A Chinese radical () or indexing component is a graphical component of a Chinese character under which the character is traditionally listed in a Chinese dictionary.  This component is often a semantic indicator similar to a morpheme, though sometimes it may be a phonetic component or even an artificially extracted portion of the character. In some cases the original semantic or phonological connection has become obscure, owing to changes in character meaning or pronunciation over time. 

The English term "radical" is based on an analogy between the structure of characters and inflection of words in European languages. Radicals are also sometimes called "classifiers", but this name is more commonly applied to grammatical classifiers (measure words).

History 

In the earliest Chinese dictionaries, such as the Erya (3rd century BC), characters were grouped together in broad semantic categories.
Because the vast majority of characters are phono-semantic compounds (), combining a semantic component with a phonetic component, each semantic component tended to recur within a particular section of the dictionary. In the 2nd century AD, the Han dynasty scholar Xu Shen organized his etymological dictionary Shuowen Jiezi by selecting 540 recurring graphic elements he called bù (部 , "categories"). Most were common semantic components, but they also included shared graphic elements such as a dot or horizontal stroke. Some were even artificially extracted groups of strokes, termed "glyphs" by Serruys (1984, p. 657), which never had an independent existence other than being listed in Shuowen. Each character was listed under only one element, which is then referred to as the radical for that character. For example, characters containing 女 nǚ "female" or 木 mù "tree, wood" are often grouped together in the sections for those radicals.

Mei Yingzuo's 1615 dictionary Zihui made two further innovations. He reduced the list of radicals to 214, and arranged characters under each radical in increasing order of the number of additional strokes – the "radical-and-stroke-count" method still used in the vast majority of present-day Chinese dictionaries.  These innovations were also adopted by the more famous Kangxi Dictionary of 1716. Thus the standard 214 radicals introduced in the Zihui are usually known as the Kangxi radicals. These were first called bùshǒu (部首, literally "section header") in the Kangxi Dictionary. Although there is some variation in such lists – depending primarily on what secondary radicals are also indexed – these canonical 214 radicals of the Kangxi Dictionary still serve as the basis for most modern Chinese dictionaries. Some of the graphically similar radicals are combined in many dictionaries, such as 月 yuè "moon" and the 月 form (⺼) of 肉 ròu, "meat, flesh".

RECORDED DATA -
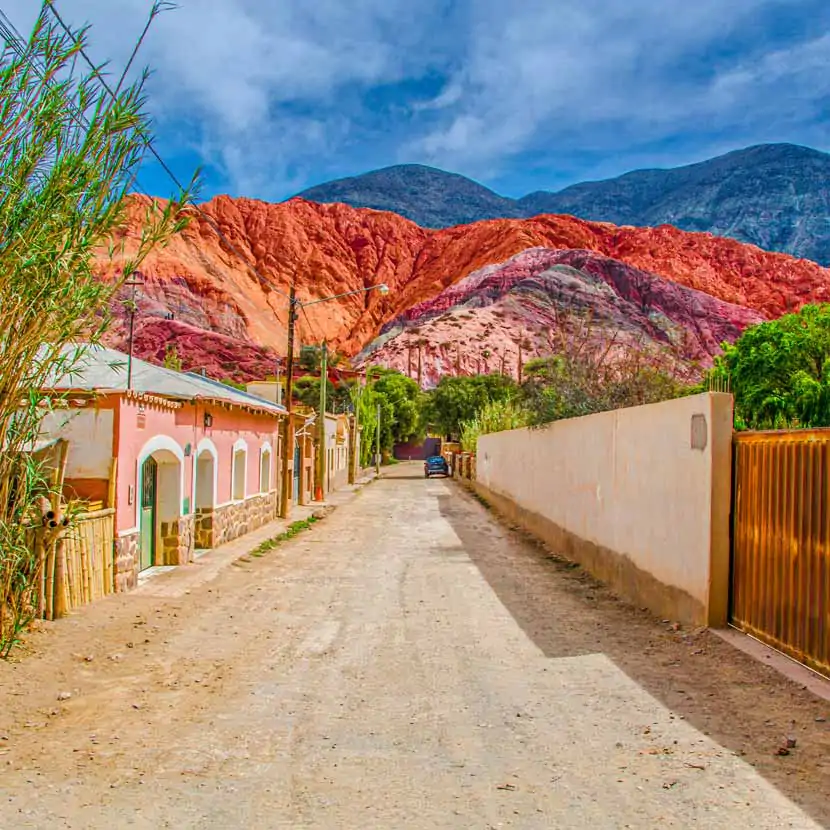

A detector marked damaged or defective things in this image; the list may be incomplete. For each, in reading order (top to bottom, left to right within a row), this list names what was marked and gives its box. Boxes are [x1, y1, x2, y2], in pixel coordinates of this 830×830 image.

QUESTIONS ON THE MATERIAL -
1 > Print the part of the passage on Chinese radicals from "A Chinese radical" to "classifiers (measure words).".
2 > In the passage on Chinese radicals, how many recurring graphic elements did Xu Shen select to organize the Shuowen Jiezi?
The listing is separate material, apart from the passage on Chinese radicals.

LIST OF ANSWERS -
1 >
A Chinese radical () or indexing component is a graphical component of a Chinese character under which the character is traditionally listed in a Chinese dictionary.  This component is often a semantic indicator similar to a morpheme, though sometimes it may be a phonetic component or even an artificially extracted portion of the character. In some cases the original semantic or phonological connection has become obscure, owing to changes in character meaning or pronunciation over time. 

The English term "radical" is based on an analogy between the structure of characters and inflection of words in European languages. Radicals are also sometimes called "classifiers", but this name is more commonly applied to grammatical classifiers (measure words).

2 > 540